What to work on
Each of the entries below needs to be given again exactly.

Data to examine
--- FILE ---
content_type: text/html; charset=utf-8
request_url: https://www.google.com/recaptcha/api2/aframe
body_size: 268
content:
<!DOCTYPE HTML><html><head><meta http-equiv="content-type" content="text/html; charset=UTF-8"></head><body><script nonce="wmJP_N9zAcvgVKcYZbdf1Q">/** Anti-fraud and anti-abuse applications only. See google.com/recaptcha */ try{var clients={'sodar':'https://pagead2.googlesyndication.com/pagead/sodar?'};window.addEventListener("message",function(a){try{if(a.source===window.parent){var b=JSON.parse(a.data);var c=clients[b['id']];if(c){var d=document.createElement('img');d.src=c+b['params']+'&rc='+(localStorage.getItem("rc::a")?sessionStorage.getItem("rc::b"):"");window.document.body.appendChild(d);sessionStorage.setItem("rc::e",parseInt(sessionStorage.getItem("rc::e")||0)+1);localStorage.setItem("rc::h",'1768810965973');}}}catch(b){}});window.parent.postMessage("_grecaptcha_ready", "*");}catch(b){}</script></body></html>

Exercise answer
--- FILE ---
content_type: text/html; charset=utf-8
request_url: https://www.google.com/recaptcha/api2/aframe
body_size: 268
content:
<!DOCTYPE HTML><html><head><meta http-equiv="content-type" content="text/html; charset=UTF-8"></head><body><script nonce="wmJP_N9zAcvgVKcYZbdf1Q">/** Anti-fraud and anti-abuse applications only. See google.com/recaptcha */ try{var clients={'sodar':'https://pagead2.googlesyndication.com/pagead/sodar?'};window.addEventListener("message",function(a){try{if(a.source===window.parent){var b=JSON.parse(a.data);var c=clients[b['id']];if(c){var d=document.createElement('img');d.src=c+b['params']+'&rc='+(localStorage.getItem("rc::a")?sessionStorage.getItem("rc::b"):"");window.document.body.appendChild(d);sessionStorage.setItem("rc::e",parseInt(sessionStorage.getItem("rc::e")||0)+1);localStorage.setItem("rc::h",'1768810965973');}}}catch(b){}});window.parent.postMessage("_grecaptcha_ready", "*");}catch(b){}</script></body></html>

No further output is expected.